El silencio se instaló entre ellos, pero no fue incómodo. Era un silencio cargado de entendimiento, de una conexión que había crecido entre ellos a lo largo de los meses, a pesar de las circunstancias.

Adriana tomó una respiración profunda, enfocándose en las cosas prácticas, en lo que podía controlar. Sabía que debía seguir con su día, organizar las medicinas de Liam, revisar su progreso, asegurarse de que todo estuviera en orden.

—Voy a preparar el desayuno —dijo, tratando de desviar su mente hacia algo concreto—. ¿Tienes hambre?

—Un poco —respondió Liam, su voz tranquila pero llena de una fragilidad que lo hacía aún más real, más cercano.

Adriana sonrió nuevamente, aunque su corazón pesaba más que nunca. Era una sonrisa cargada de amor no expresado, de un amor que no debía florecer, pero que lo hacía con cada palabra, con cada mirada.

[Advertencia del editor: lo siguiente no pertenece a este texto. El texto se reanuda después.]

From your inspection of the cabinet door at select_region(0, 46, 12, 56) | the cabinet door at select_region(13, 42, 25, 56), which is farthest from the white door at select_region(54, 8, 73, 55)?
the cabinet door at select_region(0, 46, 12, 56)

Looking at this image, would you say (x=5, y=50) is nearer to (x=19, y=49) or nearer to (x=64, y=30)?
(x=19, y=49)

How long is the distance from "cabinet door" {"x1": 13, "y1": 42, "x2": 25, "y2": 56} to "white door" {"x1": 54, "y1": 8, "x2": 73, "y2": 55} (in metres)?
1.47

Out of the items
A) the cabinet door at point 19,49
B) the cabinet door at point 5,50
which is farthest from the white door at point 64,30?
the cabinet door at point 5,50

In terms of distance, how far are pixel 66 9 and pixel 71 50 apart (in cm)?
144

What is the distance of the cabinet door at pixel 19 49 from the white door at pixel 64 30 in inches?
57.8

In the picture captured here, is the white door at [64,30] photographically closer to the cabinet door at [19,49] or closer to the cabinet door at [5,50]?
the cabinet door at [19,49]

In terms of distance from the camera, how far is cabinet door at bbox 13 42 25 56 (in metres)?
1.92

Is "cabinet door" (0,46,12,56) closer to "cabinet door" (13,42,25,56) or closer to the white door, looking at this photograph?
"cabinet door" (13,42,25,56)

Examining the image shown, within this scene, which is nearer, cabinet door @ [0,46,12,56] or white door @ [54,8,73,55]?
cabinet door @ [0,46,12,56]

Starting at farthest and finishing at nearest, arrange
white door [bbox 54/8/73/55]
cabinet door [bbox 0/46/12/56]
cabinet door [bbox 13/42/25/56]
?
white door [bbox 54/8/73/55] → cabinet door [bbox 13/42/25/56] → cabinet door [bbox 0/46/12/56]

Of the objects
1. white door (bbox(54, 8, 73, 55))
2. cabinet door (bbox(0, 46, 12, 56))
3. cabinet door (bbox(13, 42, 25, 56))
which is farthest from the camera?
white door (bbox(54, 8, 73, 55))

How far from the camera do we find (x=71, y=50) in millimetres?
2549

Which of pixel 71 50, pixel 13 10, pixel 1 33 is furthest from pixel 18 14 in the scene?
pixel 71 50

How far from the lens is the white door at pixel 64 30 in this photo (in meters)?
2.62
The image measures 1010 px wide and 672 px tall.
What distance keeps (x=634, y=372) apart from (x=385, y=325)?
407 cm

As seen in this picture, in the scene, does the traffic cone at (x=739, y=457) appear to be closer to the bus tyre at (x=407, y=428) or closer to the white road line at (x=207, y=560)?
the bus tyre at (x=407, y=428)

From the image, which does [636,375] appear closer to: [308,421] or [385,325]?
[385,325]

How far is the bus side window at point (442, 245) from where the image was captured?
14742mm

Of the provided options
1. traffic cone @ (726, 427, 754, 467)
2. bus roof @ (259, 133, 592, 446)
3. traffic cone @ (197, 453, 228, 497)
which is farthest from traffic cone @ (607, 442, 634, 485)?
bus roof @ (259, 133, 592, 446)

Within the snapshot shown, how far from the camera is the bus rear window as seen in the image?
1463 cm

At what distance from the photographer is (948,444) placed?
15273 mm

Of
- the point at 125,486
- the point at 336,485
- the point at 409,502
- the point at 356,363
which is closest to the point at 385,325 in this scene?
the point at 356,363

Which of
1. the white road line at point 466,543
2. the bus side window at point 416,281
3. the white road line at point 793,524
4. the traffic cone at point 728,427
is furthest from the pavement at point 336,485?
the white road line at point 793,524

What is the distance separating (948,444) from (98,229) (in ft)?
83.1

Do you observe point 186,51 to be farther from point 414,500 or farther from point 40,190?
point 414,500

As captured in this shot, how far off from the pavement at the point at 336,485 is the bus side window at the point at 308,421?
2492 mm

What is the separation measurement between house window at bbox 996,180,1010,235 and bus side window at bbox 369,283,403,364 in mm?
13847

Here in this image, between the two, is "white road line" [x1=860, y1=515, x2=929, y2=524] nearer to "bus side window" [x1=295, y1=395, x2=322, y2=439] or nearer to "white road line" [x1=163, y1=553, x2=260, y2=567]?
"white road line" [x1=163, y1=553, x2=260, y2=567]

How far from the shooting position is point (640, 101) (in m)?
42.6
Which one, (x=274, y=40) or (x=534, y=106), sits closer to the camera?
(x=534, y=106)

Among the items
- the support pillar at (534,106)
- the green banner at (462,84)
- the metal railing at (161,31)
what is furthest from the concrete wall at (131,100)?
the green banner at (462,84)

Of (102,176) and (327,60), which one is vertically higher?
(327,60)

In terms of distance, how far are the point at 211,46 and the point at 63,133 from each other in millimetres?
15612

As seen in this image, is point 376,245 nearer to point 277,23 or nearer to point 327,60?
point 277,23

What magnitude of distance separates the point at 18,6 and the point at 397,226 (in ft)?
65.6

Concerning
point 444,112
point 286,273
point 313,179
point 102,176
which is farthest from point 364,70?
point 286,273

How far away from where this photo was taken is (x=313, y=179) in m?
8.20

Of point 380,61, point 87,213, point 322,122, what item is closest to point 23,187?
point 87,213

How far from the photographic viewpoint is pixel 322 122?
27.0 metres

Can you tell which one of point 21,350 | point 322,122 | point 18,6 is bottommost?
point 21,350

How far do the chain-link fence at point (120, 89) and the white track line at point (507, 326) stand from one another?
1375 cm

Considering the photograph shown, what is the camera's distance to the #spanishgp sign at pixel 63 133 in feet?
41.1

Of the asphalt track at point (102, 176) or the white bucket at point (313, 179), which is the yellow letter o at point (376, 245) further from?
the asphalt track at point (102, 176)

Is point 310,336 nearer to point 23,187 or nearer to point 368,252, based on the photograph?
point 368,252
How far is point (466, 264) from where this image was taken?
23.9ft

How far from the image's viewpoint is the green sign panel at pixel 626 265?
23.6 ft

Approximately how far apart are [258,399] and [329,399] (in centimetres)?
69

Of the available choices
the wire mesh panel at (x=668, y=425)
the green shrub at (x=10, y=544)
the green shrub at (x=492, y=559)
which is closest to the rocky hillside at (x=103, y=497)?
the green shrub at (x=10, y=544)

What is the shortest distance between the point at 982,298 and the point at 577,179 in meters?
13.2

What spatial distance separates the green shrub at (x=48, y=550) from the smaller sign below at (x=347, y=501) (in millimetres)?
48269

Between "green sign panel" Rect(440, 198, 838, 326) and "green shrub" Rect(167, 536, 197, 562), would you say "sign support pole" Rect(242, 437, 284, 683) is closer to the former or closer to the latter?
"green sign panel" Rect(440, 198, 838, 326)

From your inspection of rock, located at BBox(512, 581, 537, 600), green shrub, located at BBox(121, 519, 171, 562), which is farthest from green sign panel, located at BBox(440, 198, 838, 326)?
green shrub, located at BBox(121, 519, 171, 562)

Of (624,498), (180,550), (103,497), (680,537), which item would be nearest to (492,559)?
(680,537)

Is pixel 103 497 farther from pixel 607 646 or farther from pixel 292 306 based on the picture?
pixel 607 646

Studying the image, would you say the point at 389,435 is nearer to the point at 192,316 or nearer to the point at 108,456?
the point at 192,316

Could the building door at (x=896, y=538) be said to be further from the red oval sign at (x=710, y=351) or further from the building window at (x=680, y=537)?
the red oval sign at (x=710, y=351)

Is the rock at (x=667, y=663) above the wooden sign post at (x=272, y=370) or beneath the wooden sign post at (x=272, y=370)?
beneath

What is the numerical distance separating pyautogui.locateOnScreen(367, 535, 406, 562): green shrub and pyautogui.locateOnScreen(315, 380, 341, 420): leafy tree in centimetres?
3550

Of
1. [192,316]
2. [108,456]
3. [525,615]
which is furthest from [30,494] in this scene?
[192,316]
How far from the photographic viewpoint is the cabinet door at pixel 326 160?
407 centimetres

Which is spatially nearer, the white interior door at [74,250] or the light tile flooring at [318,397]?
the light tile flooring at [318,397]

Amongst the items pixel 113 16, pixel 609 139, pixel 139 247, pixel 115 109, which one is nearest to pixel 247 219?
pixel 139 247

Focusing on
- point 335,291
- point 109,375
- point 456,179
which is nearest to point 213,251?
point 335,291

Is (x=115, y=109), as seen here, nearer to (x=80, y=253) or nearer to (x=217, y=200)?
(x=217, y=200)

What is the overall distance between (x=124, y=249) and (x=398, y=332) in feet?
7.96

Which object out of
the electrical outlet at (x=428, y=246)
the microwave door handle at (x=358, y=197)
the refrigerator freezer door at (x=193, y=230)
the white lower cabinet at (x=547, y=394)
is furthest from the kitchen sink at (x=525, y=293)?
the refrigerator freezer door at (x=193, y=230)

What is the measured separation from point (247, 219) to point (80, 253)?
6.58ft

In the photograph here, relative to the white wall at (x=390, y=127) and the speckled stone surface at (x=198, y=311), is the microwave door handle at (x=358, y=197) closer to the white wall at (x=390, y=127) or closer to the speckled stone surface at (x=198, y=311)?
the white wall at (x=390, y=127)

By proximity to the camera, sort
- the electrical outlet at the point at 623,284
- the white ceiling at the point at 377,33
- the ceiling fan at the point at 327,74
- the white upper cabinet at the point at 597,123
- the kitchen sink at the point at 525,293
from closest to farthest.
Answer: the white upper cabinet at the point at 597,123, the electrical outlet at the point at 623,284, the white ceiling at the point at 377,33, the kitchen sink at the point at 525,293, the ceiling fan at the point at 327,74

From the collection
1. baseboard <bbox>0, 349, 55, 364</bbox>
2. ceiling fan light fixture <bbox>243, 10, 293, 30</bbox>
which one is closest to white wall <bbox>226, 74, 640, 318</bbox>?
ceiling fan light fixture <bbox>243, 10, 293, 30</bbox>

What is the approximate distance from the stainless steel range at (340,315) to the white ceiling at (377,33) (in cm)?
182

La cocina estaba en silencio, solo el sonido del agua corriendo y el suave chisporroteo de la sartén llenaban el aire. Adriana movía los ingredientes con una precisión casi mecánica, como si al concentrarse en algo tan mundano, pudiera evitar que sus emociones la arrastraran. Pero, mientras preparaba el desayuno, su mente seguía regresando a él.

Liam.

Ese nombre resonaba en cada rincón de su ser. La forma en que sonreía, la forma en que su voz temblaba cuando se encontraba débil, la forma en que sus manos temblaban cuando intentaba sostener algo. Cada pequeño gesto, cada palabra, se grababa en su memoria como una marca indeleble.

Finalmente, cuando el desayuno estuvo listo, regresó a su lado. Liam estaba reclinado en la cama, observando las paredes con una expresión lejana, como si estuviera tratando de escapar de algo que no podía controlar.

Adriana le llevó el plato a la cama y se sentó junto a él.

—Aquí tienes —dijo con una suavidad que no podía disimular—. Espero que te guste.

Liam sonrió, tomando el tenedor.

—Todo lo que preparas siempre sabe bien. —Se detuvo un momento y la miró—. Gracias, Adriana. Por todo.

Adriana tragó saliva, una ola de emociones la inundó de repente, pero se esforzó por mantener la compostura.

—De nada —respondió con voz suave, mientras su corazón latía más rápido.

Los pies en la tierra. Eso era lo que le decía su mente. Pero con cada día que pasaba, con cada conversación, con cada gesto, Adriana sentía que la distancia entre lo que debía hacer y lo que realmente quería hacer se volvía más difícil de ignorar.

Y a medida que las horas pasaban, y ella seguía cumpliendo su rol, la verdad seguía golpeando en el fondo de su pecho: el amor que sentía por Liam era una fuerza que no podía controlar, una fuerza que la arrastraba sin piedad, sin importar cuánto intentara mantener los pies en la tierra.